/CarND-LaneLines-P1

Project 1: Finding Lane Lines in a Video Stream – for Udacity Self-Driving Car Nanodegree

Primary LanguageJupyter Notebook

Finding Lane Lines on the Road

Setup

Installation

Runs Jupyter Notebook in a Docker container with udacity/carnd-term1-starter-kit image from Udacity.

cd ~/src/CarND-LaneLines-P1
docker run -it --rm -p 8888:8888 -v `pwd`:/src udacity/carnd-term1-starter-kit

Go to localhost:8888

Reflection

1. Describe your pipeline. As part of the description, explain how you modified the draw_lines() function.

My pipeline

My pipeline consists of 6 steps. First, I convert the image to grayscale, then I apply a Gaussian blur to the image. Step 3 applies the Canny Transform; I've chosen a low_threshold=1 and high_threshold=300. Before drawing the Hough lines, I limited the area in a polygon shape where the lanes are. Finally applying the Hough lines took a little more iterations and fine tuning (see my paramters in the code) to get good enough. Step 6 is just overlaying the original image with our Hough lines.

alt text Original image

alt text Hough Lines

A big part of generating Hough lines is drawing the lines themselves. Well, it's good enough if you already have a continuous straight line (like the far left/far right lane lines), but lane lines are typically dashed. In order for a self-driving car to know where it has to go at all times, it makes more sense to extrapolate the dashed lines to a straight continuous line as well.

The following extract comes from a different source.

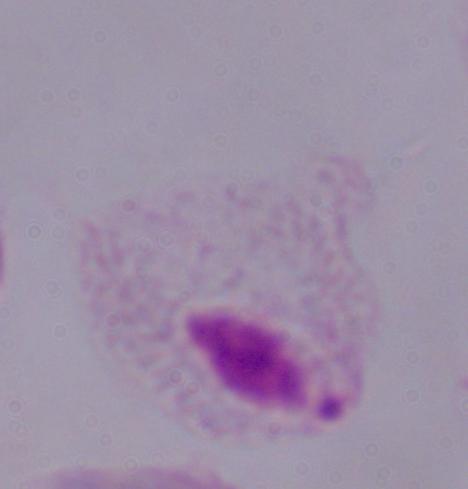

Photomicrograph. A trichomonad is shown. Captured at 1000x magnification.Name the parasite shown.
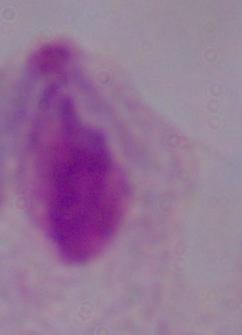
This is a trichomonad.

Photomicrograph. 1000x magnification.State which parasite is depicted.
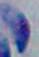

The first thing that came to mind is splitting the lane lines into left and right by their slopes, respectively. If the slope is negative I assigned it to the right line and if the slope is positive I assigned it to the left line. I added a moving average over the slopes in order to include only the points that fell within a tolerance level of 0.1 divergence from the (left/right)SlopeAvg.

Over the arrays of 2D tuples I ran the OpenCV function cv2.fitLine(points, distType, param, reps, aeps[, line]) in order to get vector of 4 elements [vx, vy, x, y], respectively x-vector, y-vector, and a point on the line defined x and y coordinates. With this information I was able to calculate the slope and intercept of both lines.

I appended the four variables (rightIntercept, rightSlope, leftIntercept, leftSlope) to a deque, which is faster than a list in terms of memory and can be limited to a maximum length. I chose a maxLen of 5, which means the last 5 frames will be saved to the deque. I averaged the intercepts and slopes over the length of the previous frames.

Next, I set the start and end values for the y-axis. Basically limiting the frame from the bottom of the frame to around 2/3 into the frame vertically. By setting the y values I am able to calculate the start and end x values for both lines according to their intercept and slope.

Finally, I have all information to draw to an individual line for the left and right lane lines with the OpenCV function cv2.line(img, pt1, pt2, color[, thickness[, lineType[, shift]]]).

alt text Original image and Hough lines

Applying the pipeline to videos Using MoviePy's function fl_image – a filter to modify a series of frames – takes my function process_image(image), which is just the pipeline lane_finder(image) used for the image annotation described above. Please find annotated video files in in test_videos_output.

Alternative extrapolation methods An alternative method for extrapolating the lines is using numpy's polyfit() function, which would deliver a similar result for a basic example but less sophisticated for a more complex frame.

2. Identify potential shortcomings with your current pipeline

The images and videos the pipeline has been tested on show mainly straight roads with clearly visible lane lines. Hence the pipeline and in particular the parameters in the Canny edge detection and Hough lines detection are biased. I ran the pipeline against the challenge video, which shows a curved road with lots of noice near to the left lane. Without adjusting parameters in the Canny edge and Hough lines detections, the annotations spuriously change directions at one point in the output video.

Currently the polygon – limiting the area onto which Hough lines detection is applied – is a fixed shape, which assumes that there won't be a significant change in the road/image.

One obvious shortcoming is if there are no lane lines, i.e. if it's dark outside or a longer bridge/tunnel without dimming the images so that no lane lines can be detected.

3. Suggest possible improvements to your pipeline

One of the biggest improvements would be to continue tuning the Canny edge and Hough lines parameters.

Instead of extrapolating a straight line, it may also be possible to extrapolate a polygon line based on the slopes of the previous lines/frames. That way annotating curves becomes more feasible and defensible against noise near the lanes.